Objectives and patients: Characterize the methylation pattern at the GNAS-AS2 DMR in AD-PHP1B delSTX16+ (n=9) and delSTX16− (n=5) patients; furthermore, sporPHP1B (n=10) and healthy controls (n=10) were investigated. STX16 and GNAS deletions were excluded in the delSTX16− patients by MLPA, genomic multiplex and quantitative PCR of the GNAS and STX16 regions.
Results: 1- The mean methylation index at the GNAS-AS2-DMR was significantly higher in delSTX16− patients (32±14%) than in controls (24±6%), delSTX16+(5±2%) and sporPHP1B patients (3+1%) (P<0.0001).
2- Bisulfite-treated DNA of PHP1B patients with delSTX16− was PCR amplified across the GNAS-AS2-DMR and products were cloned into pcDNA3.1. First, we identified 2 CG-rich subdomains (SD1 and SD2) within the GNAS-AS2 DMR that are separated by 184 bp. Second, in delSTX16− patients we observed a unique pattern of methylation including an gain of methylation at SD1 and a methylation pattern at SD2 similar to that of controls, whereas both delSTX16+ and sporPHP1B patients displayed full LOM at SD1 and SD2.

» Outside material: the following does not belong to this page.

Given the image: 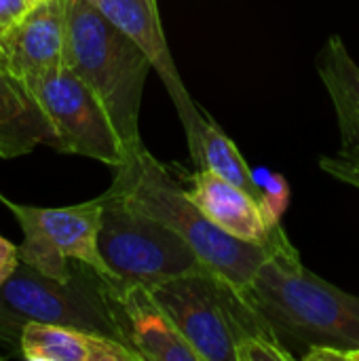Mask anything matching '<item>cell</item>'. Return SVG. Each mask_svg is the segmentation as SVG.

Conclusion: We have further refined the GNAS-AS2-DMR and identified a subgroup of PHP1B patients with a specific pattern of methylation at the GNAS-AS2-DMR. Our findings reinforce the hypothesis that delSTX16− patients carry a defect in an element that controls the methylation both at the GNAS-A/B DMR and at the GNAS-AS2 DMR.
Disclosure: The authors declared no competing interests.